(Text block):

In many of these cities, too, these spikes occurred in the midst of the deaths of unarmed black men during encounters with police. The emergence of Black Lives Matter and the controversy over NFL players kneeling during the national anthem have laid bare the nation’s deep-seated racial anxieties, and the long-standing tensions between police departments and black communities.
Which is one reason why the historic stories of murder in New York and Baltimore feel so urgent now.
*****
Since getting out of prison about a year ago, Nathaniel Powell has had a burning sense of purpose: Teach these kids on the streets of Baltimore their actions have consequences, he says.
He was telling his story on a Sunday afternoon in January, standing in front of a group of mothers who had experienced the murder of a son or daughter. They were holding their monthly meeting, sharing their own experiences of loss at St. John’s Alpha and Omega Pentecostal Church in west Baltimore, one of the most violent neighborhoods in the country. A few blocks away, the first sparks kindling the riots of 2015 erupted, part of a wave of unrest in the city after the homicide of Freddie Gray.
“I’m sitting here, fighting back tears listening to y’all,” says Mr. Powell. “It’s humbling, because I was one of these little kids.... I was one of those narcissistic little kids carrying a semiautomatic weapon. That’s the environment I grew up in in west Baltimore.”
In 1996, when he was 17 and the United States was just starting to recover from one of the most serious crime waves on record, Powell shot a Baltimore police officer. He served nearly 21 years in prison for attempted murder.
Now, he tells the mothers, he's making a documentary film, “The Code of The Street,” highlighting the devastating effects of making decisions rooted in violence. His film, and his visits to schools and civic groups to tell his story, is aimed at the young black men most at risk. He came this afternoon to ask mothers to tell their stories on camera, so kids could see the deep anguish their actions could cause.
There were activists meeting with the mothers, too. Community organizers from groups such as Moms Demand Action, Marylanders Against Gun Violence, and the National Survivor Network were updating the mothers on various legislative efforts to address the social conditions behind the jaw-dropping spike in murders.
But here at St. John’s Pentecostal, there’s a strong current of what could be called a common-sense conservatism.
That mirrors a general social and religious conservatism common to many black Protestants, as well as to the congregations that often form the backbone of black political life, especially that of older generations. Despite being the Democratic Party’s most loyal and reliable base, scholars say, black Americans are ideologically quite diverse.

(Your instructions):
List the community organizing groups named in the passage above on violence in Baltimore.

(Raw data):
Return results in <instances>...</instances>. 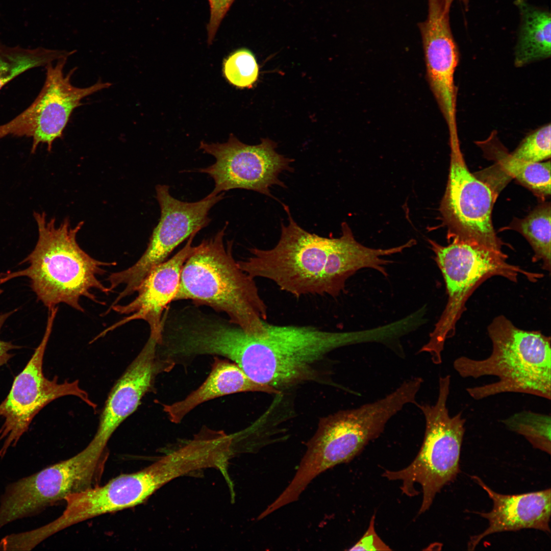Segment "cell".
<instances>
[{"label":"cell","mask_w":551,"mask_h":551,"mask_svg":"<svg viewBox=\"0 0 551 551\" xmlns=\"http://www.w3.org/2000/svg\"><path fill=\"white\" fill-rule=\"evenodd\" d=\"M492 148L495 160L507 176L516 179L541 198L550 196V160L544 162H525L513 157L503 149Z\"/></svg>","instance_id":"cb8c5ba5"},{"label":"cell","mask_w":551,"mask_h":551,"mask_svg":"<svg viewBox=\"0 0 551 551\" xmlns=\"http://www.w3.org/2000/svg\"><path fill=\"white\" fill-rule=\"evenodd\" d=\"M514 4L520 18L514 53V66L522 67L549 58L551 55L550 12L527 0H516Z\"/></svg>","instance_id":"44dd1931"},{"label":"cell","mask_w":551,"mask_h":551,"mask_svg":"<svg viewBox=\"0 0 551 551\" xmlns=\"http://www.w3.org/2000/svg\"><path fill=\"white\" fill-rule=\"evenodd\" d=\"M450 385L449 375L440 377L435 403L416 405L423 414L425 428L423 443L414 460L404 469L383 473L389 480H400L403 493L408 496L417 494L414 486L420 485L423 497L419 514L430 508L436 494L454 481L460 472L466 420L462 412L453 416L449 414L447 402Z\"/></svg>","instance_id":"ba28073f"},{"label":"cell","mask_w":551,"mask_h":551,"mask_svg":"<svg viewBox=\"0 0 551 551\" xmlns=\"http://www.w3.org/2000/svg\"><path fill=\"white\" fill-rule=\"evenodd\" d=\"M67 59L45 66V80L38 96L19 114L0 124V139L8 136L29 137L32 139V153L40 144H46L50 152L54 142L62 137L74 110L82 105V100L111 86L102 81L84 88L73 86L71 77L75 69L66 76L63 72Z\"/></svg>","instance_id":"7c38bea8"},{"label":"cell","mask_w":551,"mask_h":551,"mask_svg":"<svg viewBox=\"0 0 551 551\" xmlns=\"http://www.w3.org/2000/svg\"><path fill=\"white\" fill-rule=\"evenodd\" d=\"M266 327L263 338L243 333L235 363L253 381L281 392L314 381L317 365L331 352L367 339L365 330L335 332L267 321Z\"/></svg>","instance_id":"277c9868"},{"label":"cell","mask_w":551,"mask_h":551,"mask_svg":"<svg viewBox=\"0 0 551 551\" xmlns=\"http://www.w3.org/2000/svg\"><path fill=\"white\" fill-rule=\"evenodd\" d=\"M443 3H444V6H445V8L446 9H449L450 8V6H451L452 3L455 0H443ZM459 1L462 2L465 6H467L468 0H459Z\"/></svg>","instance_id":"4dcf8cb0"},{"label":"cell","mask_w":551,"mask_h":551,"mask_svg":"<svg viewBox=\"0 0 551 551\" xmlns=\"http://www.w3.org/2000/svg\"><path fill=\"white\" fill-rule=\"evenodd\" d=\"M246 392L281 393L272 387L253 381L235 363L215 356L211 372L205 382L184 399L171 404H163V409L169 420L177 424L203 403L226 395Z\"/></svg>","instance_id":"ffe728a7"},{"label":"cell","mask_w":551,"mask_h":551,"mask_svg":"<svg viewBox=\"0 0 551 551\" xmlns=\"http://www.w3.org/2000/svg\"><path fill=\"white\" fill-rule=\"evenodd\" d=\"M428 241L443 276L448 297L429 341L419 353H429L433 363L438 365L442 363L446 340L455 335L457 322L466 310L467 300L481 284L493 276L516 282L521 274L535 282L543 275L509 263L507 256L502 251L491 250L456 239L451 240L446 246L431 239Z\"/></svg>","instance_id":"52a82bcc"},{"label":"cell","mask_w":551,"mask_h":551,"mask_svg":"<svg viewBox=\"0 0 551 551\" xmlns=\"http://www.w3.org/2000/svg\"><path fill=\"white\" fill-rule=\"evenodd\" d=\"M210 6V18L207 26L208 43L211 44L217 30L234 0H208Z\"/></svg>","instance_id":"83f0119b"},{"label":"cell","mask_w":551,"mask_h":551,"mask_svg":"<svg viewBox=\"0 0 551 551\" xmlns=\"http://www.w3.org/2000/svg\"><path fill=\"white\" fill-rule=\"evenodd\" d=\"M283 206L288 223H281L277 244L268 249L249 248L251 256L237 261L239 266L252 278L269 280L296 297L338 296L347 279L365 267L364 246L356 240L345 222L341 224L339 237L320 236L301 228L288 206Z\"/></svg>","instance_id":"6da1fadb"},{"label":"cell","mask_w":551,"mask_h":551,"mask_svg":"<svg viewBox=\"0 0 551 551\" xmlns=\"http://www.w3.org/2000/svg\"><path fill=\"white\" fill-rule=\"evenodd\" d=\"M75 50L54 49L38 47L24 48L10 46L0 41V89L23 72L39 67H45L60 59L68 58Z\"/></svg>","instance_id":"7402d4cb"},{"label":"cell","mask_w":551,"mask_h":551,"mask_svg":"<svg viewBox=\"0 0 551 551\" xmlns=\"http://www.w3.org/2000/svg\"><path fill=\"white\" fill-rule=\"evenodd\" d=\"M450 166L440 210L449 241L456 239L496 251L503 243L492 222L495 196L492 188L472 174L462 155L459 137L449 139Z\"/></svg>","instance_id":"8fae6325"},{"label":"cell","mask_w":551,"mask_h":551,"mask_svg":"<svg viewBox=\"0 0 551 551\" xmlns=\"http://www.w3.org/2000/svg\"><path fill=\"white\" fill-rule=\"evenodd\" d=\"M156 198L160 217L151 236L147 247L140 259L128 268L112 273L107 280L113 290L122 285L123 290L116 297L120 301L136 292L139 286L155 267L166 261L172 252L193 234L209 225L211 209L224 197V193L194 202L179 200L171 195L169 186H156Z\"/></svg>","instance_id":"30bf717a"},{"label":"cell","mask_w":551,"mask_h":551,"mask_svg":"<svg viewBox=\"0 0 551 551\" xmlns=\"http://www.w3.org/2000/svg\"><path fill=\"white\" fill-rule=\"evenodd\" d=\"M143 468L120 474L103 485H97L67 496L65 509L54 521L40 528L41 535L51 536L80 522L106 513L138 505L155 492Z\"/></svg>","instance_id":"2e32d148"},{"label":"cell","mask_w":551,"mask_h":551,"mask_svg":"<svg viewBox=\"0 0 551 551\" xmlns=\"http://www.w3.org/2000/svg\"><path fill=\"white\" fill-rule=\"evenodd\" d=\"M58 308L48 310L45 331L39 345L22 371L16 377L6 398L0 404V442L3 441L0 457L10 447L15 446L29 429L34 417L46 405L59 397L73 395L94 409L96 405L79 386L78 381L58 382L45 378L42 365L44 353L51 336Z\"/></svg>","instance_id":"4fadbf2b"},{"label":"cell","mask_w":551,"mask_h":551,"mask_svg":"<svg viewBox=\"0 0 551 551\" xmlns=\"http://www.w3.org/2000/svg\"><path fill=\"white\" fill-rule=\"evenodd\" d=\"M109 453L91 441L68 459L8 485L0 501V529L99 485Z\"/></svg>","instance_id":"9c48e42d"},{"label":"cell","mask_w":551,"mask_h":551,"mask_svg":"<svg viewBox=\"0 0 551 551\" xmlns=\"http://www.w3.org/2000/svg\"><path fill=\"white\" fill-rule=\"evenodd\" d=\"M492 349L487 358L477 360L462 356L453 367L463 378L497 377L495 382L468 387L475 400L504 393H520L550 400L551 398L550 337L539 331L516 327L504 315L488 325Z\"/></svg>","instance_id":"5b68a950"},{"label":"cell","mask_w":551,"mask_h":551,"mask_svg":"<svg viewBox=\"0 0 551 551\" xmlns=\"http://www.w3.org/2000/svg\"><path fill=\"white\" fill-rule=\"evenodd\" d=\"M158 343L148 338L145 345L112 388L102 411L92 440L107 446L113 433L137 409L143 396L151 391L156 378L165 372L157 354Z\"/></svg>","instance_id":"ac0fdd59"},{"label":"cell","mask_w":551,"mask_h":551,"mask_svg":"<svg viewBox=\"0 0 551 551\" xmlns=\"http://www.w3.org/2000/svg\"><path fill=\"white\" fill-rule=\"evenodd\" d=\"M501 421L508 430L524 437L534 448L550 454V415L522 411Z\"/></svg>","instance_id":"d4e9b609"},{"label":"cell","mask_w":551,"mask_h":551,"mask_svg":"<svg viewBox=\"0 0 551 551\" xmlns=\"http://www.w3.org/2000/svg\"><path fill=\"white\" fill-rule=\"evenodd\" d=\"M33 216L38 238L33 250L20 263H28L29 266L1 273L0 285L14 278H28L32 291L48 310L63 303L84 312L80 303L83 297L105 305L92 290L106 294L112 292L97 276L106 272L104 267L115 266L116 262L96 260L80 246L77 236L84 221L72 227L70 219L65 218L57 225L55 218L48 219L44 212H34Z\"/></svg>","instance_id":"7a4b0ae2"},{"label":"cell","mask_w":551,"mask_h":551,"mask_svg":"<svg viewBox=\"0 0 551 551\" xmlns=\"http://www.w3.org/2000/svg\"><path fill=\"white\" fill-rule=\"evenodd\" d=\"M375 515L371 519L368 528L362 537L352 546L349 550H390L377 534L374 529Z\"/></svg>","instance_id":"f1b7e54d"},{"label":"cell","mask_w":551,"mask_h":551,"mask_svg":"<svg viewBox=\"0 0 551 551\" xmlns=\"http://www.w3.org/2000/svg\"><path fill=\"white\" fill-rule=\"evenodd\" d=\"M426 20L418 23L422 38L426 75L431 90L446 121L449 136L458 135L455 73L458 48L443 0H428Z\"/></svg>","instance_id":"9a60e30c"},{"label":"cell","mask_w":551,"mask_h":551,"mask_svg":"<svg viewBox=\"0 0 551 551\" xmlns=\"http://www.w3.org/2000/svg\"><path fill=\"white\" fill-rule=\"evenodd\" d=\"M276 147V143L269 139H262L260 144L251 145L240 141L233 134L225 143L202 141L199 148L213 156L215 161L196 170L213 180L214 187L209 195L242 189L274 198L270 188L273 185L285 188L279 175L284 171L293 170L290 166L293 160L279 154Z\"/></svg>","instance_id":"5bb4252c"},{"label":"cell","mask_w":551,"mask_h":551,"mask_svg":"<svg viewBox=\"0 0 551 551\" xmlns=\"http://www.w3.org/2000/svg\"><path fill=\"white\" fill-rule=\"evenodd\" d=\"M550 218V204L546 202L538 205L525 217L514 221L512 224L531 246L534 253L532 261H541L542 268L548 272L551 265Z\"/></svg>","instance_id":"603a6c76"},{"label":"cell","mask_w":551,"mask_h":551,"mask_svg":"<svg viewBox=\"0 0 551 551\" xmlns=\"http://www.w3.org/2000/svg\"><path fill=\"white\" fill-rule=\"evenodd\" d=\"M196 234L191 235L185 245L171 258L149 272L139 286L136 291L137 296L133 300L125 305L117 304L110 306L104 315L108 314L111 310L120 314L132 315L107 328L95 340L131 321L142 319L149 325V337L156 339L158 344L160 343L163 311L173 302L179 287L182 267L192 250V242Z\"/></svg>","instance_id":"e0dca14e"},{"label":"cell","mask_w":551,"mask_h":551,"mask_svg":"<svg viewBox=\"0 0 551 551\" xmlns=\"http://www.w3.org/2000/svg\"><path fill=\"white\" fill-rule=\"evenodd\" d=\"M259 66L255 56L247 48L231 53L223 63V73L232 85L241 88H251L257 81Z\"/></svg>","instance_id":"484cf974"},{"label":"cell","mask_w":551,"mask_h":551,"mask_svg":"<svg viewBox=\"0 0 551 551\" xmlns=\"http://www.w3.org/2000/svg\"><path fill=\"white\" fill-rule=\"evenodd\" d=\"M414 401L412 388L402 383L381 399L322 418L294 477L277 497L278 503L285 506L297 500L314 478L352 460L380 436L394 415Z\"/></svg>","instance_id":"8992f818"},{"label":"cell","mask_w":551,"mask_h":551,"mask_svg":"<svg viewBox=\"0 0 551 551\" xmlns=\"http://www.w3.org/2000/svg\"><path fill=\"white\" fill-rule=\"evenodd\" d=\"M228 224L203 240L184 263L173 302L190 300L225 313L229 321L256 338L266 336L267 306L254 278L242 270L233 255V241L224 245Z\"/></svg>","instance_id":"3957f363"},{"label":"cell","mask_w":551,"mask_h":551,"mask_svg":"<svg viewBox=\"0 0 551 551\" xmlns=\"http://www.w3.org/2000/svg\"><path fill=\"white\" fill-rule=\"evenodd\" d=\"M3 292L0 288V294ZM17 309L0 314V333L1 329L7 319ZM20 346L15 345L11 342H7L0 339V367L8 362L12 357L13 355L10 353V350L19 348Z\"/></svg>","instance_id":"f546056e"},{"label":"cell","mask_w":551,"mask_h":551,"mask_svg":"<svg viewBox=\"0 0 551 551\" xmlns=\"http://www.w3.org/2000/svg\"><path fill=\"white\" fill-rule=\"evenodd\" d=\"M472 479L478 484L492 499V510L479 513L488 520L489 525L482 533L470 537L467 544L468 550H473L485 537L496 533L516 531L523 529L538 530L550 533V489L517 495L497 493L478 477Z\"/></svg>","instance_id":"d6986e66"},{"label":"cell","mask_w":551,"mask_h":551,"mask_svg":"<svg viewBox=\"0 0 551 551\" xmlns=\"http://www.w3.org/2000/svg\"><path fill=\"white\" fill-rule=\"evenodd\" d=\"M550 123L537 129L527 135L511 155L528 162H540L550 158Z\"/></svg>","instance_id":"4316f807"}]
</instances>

* * *

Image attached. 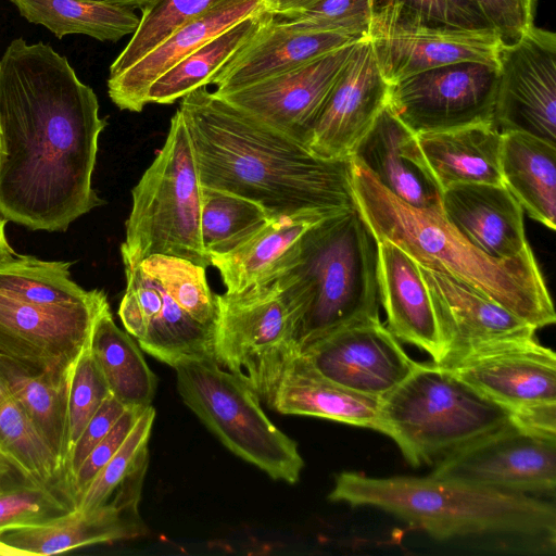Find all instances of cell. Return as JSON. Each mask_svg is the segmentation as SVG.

(Written solution):
Moms Demand Action, Marylanders Against Gun Violence, National Survivor Network